We held favor from the Freedom Association, and even the Western Holy Church supported us. No faction dared challenge the authority of Eterna.
Thus, we became the strongest force in the Western Council.
And with that strength came trouble.
Requests, complaints… people emboldened by the belief that speaking to us cost nothing.
Ruling a nation was far more burdensome than conquering one. No wonder so few desired territory.
You inherit complaints.
You inherit the resentment of the poor.
You inherit the weight of maintaining order.
Every region's prosperity depended on local resources and labor. To solve inequality, one must redistribute wealth wisely—an easy idea, but a harsh execution.
Subsidies, too, created resentment if mishandled.
Now that Eterna was the council's strongest faction, expectations soared. Opposition was contained for now, but resistance always returns.
And so came the question:
Who should represent us in the council?
The role required charisma, diplomacy, intimidation, and decisiveness—a combination that few possessed.
"I must decline this task," I declared.
The room froze.
Even I, Pharaoh or not, had no desire to volunteer for this mire of political bickering.
Benimaru followed. "I refuse as well. My strength lies on the battlefield. Those sly nobles… I lack the patience."
A sincere assessment.
Souei stepped forth. "My duty is intelligence. As Atem-sama's eyes and ears, I cannot abandon my post."
Expected. And correct.
Geld was too essential—construction projects consumed all his time. Removing him would tear Eterna apart.
Then—
"W-will you be sending me?"
Gabil.
He was… surprisingly serious. And surprisingly aware.
Yet his talents leaned elsewhere. His desire to tame wyverns for an aerial force aligned perfectly with his strengths.
"Continue your wyvern division," I ordered.
He bowed in relief.
But the strain of rapid expansion weighed heavily. Too many responsibilities, too few capable hands.
And then…
"Atem-sama, I—"
"No."
Shion froze, wide-eyed.
I met her gaze with the sharpness of a king.
"Picture this scenario," I said. "You stand in the council hall. A lecherous noble with a swollen belly touches your shoulder. How do you respond?"
"That's obvious!" Shion declared proudly. "I grab him by the neck, lift him, and punch him!"
…Unacceptable.
I sighed.
Shion, despite her growth, remained too unpredictable.
Her cooking alone proved this. The "cake" she made—a gray konjac-like mass—nearly caused me to invoke Solarys, my internal Sovereign of Wisdom, simply to analyze whether it was edible or a weapon of mass destruction.
Solarys, the golden intellect housed within my soul, whispered calmly:
‹ Warning: substance does not qualify as food. ›
Yes… I suspected as much.
I scolded Shion for thirty minutes. And she needed every second of it.
She had improved her black tea only because Diablo had endured the earlier versions—apparently at great personal risk.
Someone had to guide her. She couldn't act
alone.
Which meant she was absolutely forbidden from attending the council.
Only someone capable of restraining Shion could take the role—someone like Diablo.
"I believe Diablo is suitable," I stated.
The executives unanimously agreed.
"With Diablo-dono, there is no need for concern."

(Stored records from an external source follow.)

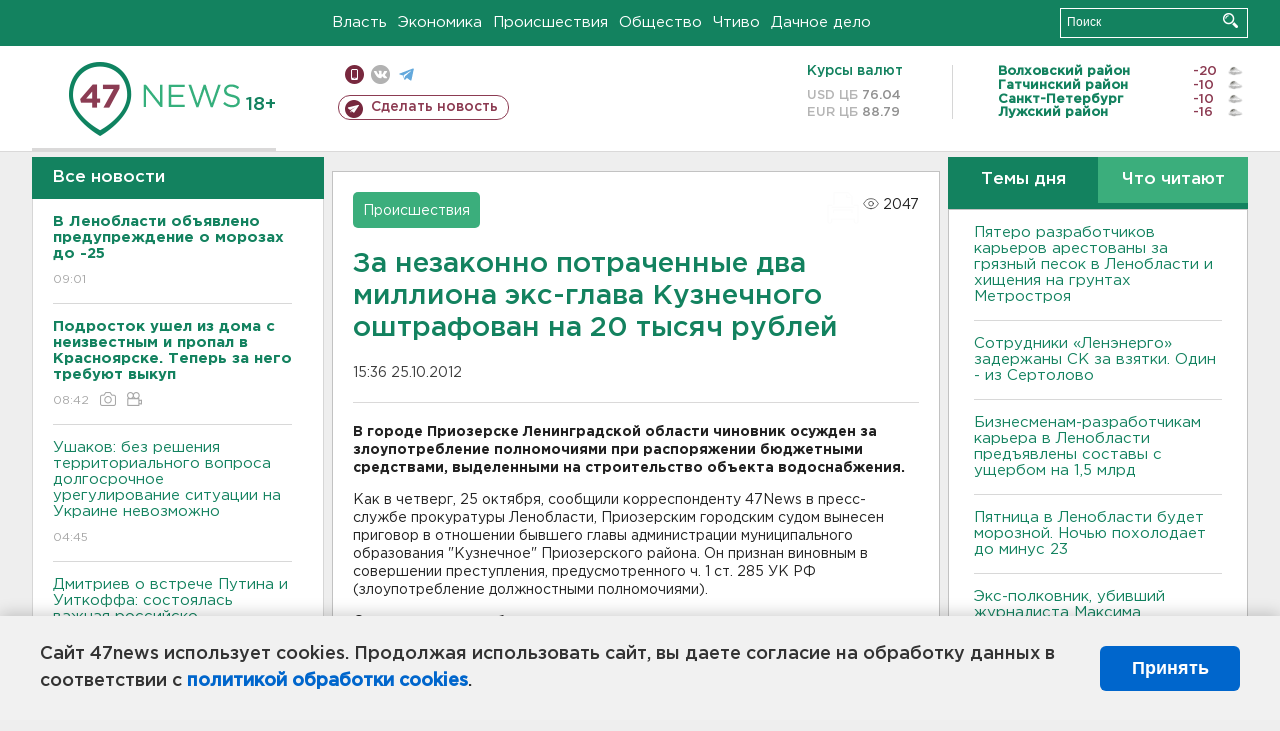

--- FILE ---
content_type: text/html; charset=UTF-8
request_url: https://47news.ru/who/collect/
body_size: 217
content:
{"status":"install","message":"","id":"58577","unique":0,"recordVisitInMemoryCache":true,"updateArticleStats":true,"nviews":2047,"nviews_day":0,"nviews_today":0,"recordVisitUnique":true}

"He can force nobles to comply."
"He cannot be bribed."
Shuna, Shion, Rigurd, Benimaru, Gabil—all approved.
"Yes," Shuna smiled. "With his brilliance, the council will follow Atem-sama's will."
Shion added—rather smugly—
"Sending that interloper to Ingracia will make my importance rise!"

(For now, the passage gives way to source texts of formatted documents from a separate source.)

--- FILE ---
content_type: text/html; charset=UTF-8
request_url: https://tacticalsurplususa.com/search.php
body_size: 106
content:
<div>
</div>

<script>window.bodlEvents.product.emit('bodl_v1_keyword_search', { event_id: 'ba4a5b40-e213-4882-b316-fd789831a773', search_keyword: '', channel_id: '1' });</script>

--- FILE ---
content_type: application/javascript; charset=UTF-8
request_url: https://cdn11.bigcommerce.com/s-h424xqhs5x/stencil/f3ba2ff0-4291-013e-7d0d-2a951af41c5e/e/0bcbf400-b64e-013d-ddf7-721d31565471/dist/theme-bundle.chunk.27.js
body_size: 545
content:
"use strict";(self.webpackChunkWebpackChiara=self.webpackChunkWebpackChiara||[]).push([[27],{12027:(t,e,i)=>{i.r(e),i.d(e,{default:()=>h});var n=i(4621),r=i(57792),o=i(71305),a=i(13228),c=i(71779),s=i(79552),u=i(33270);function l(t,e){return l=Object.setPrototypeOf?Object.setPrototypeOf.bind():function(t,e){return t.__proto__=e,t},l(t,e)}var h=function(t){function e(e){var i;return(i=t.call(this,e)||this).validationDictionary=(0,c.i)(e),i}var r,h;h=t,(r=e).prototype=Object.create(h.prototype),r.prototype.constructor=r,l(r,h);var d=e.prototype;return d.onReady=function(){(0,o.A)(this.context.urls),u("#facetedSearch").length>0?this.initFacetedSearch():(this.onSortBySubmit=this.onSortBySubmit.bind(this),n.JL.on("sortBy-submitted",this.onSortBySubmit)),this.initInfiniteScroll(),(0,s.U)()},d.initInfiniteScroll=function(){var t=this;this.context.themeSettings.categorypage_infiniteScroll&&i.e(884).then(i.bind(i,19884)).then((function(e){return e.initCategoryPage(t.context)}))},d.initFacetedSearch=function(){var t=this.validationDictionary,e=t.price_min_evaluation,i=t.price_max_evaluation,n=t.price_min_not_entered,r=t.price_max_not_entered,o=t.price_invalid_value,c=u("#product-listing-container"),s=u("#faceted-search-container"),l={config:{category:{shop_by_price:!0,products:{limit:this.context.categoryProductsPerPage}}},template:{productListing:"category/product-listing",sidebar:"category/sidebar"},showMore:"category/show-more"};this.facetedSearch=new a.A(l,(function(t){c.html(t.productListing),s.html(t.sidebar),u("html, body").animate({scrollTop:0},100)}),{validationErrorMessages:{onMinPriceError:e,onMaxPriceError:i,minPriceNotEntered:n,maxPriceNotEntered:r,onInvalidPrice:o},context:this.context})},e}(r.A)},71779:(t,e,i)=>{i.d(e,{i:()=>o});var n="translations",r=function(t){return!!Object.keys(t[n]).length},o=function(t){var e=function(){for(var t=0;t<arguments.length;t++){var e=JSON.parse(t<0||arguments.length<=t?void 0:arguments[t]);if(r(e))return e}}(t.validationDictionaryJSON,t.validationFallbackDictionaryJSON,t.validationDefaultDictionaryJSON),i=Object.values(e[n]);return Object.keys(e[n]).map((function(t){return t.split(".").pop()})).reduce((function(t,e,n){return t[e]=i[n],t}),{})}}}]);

Everyone agreed Diablo was the ideal candidate.
But… Diablo himself would not like this. He had sought subordinates to avoid menial tasks.
"Still," I concluded, "he may find someone suitable during his search. We will leave the decision open until his return."
Until then, I would need to attend the council.
A Pharaoh dealing with petty politics… tsk.
But it could not be helped.
Thus the meeting ended, unresolved but not defeated.
And the peace of Eterna remained—
quiet, fragile, and ready to shatter at the slightest touch.